En application de l’article L. 241 et de l’Annexe n°II de l’article A. 243-1 du code des assurances, l’assureur à la date des travaux doit sa garantie pour toute condamnation au titre des travaux de reprise, sur le fondement décennal.
En outre, en vertu de l’annexe I à l’article A 243-1 du Code des assurances, l’assureur décennal doit garantir les dommages matériels liés aux travaux de réparation réalisés sur l’ouvrage affecté de désordres.
En effet il ressort des dispositions de cet article que « le contrat garantit le paiement des travaux de réparation de l’ouvrage à la réalisation duquel l’assuré a contribué ainsi que des ouvrages existants, totalement incorporés dans l’ouvrage neuf et qui en deviennent techniquement indivisibles, au sens du II de l’article L. 243-1-1 du présent code, lorsque la responsabilité de l’assuré est engagée sur le fondement de la présomption établie par les articles 1792 et suivants du code civil à propos de travaux de construction, et dans les limites de cette responsabilité« .

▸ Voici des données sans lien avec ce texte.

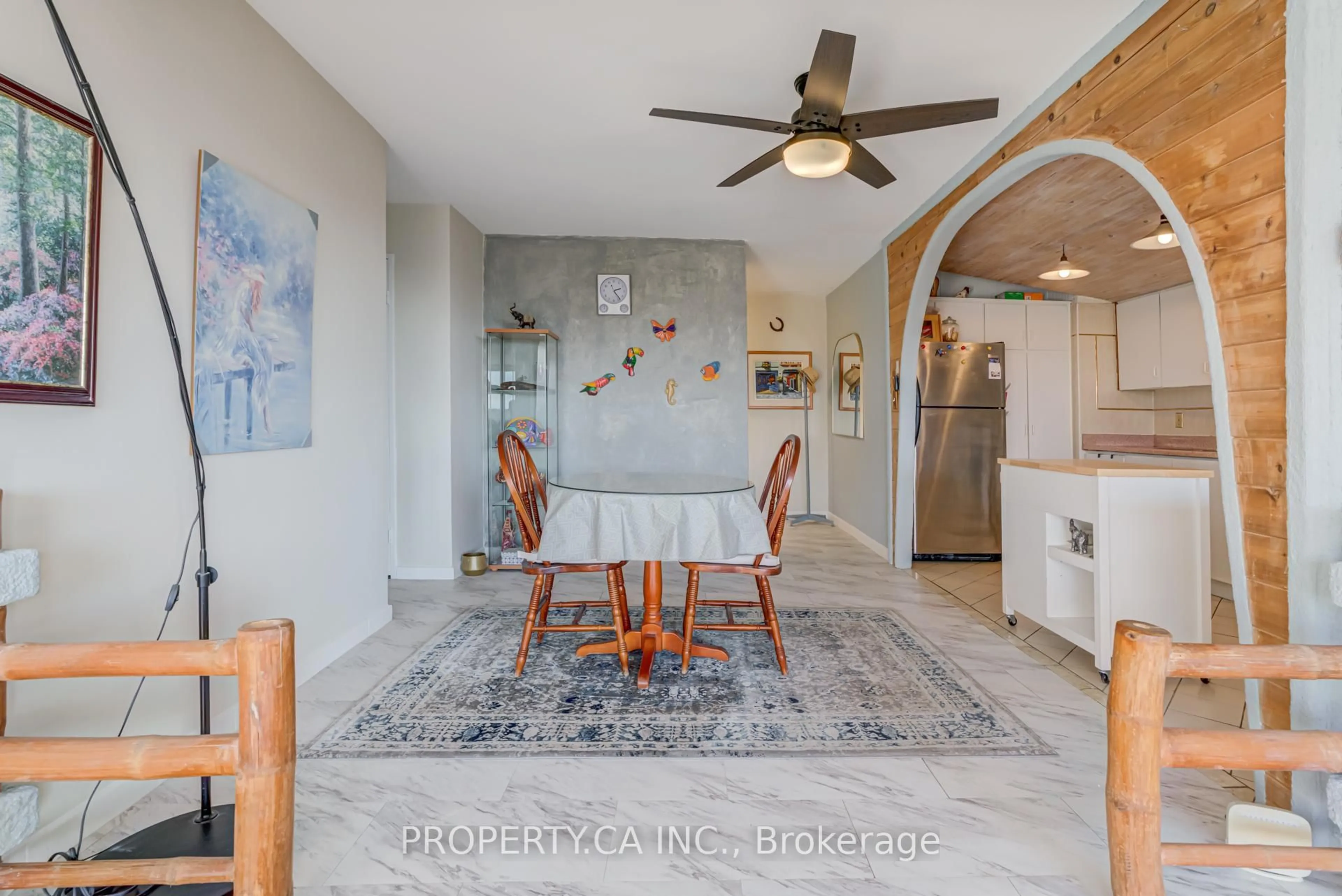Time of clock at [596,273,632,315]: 2:23
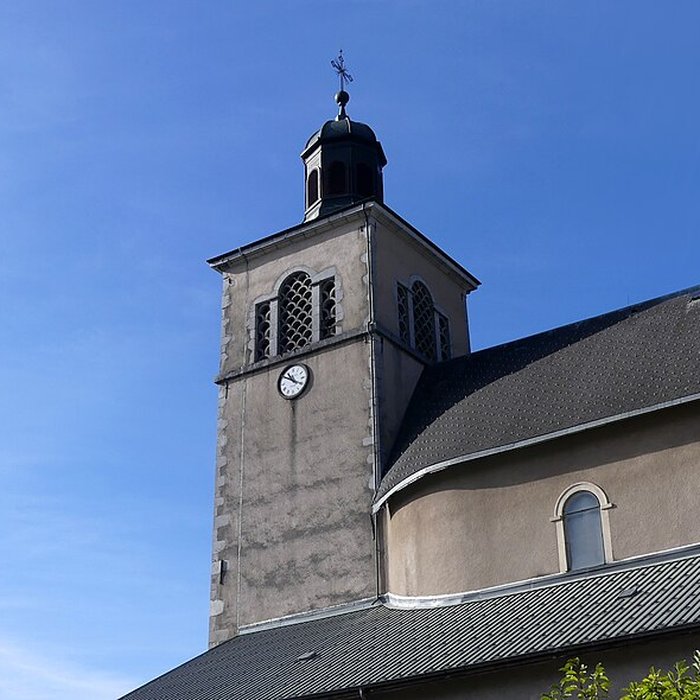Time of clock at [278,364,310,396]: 10:50
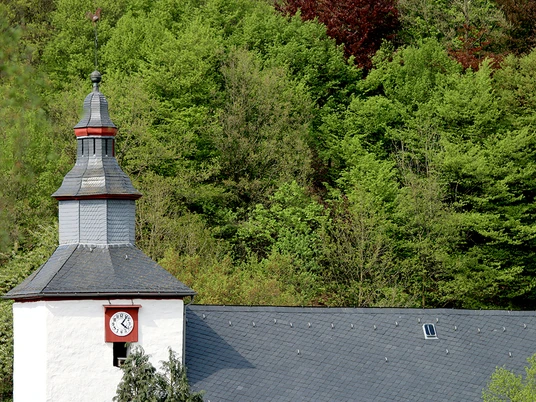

La distinction entre l’assureur RCD et l’assureur RC est importante car il pourra s’agir de deux entités différentes, en raison notamment d’une succession d’assureur dans le temps.
L’arrêt de la 3ème Chambre civile du 5 Décembre 2019 (C.Cass., Civ. 3ème, 5 Décembre 2019, n° 18-20181) donne l’occasion d’un rappel sur l’étendue des préjudices pouvant être pris en charge par l’assureur RCD.
Sur le plan factuel, Madame M… a acquis une villa destinée à la location touristique. Ayant constaté le pourrissement d’une partie du deck de la terrasse réalisé par la société Building services, Mme M. l’a assignée, avec son assureur, la société SMABTP, en indemnisation de ses préjudices.
Par un arrêt en date du 22 Mai 2018, la Cour d’appel de BASSE-TERRE a notamment condamné la SMABTP, ès qualité d’assureur décennal, in solidum avec son assurée, à payer une certaine somme au titre des pertes locatives, en retenant « qu’au titre de la garantie décennale, le constructeur est tenu de prendre en charge la réparation des dommages matériels et immatériels consécutifs aux désordres relevant de l’article 1792 du code civil et que, s’agissant d’une garantie légale, l’assureur décennal de la société Buiding services est tenu de garantie les dommages immatériels« .
Sous le visa des articles L. 241-1 et A. 243-1 du code des assurances, la Cour de cassation censure, indiquant « qu’en statuant ainsi, alors que l’assurance obligatoire de la responsabilité du constructeur, qui garantit le paiement des travaux de réparation de l’ouvrage à la réalisation duquel l’assuré a contribué, ne s’étend pas, sauf stipulations contraires, non invoquées en l’espèce, aux dommages immatériels, la cour d’appel a violé les textes susvisés« .
L’assureur décennal n’a donc vocation à prendre en charge, stricto sensu, que les seuls travaux nécessaires à la reprise des désordres, tout autre poste de préjudice ne pouvant intéresser, si elle a été souscrite et dans les limites du contrat, l’assurance responsabilité civile. Celle-ci pourra couvrir les préjudices immatériels (préjudice de jouissance par exemple) mais aussi d’autres préjudices matériels, distincts des travaux nécessaires à la reprise du désordre décennal, comme des frais de relogement ou des atteintes aux embellissements.
Ainsi, la Cour de cassation a pu estimer que « la construction de bâtiments provisoires ne pouvait être assimilée à des travaux de réparation réalisés sur l’ouvrage affecté de désordres lui-même » et donc écarter toute prise en charge par l’assureur décennal (C.Cass., Civ. 3ème, 13 Janvier 2010, pourvois n° 08-13562 et 08-13582).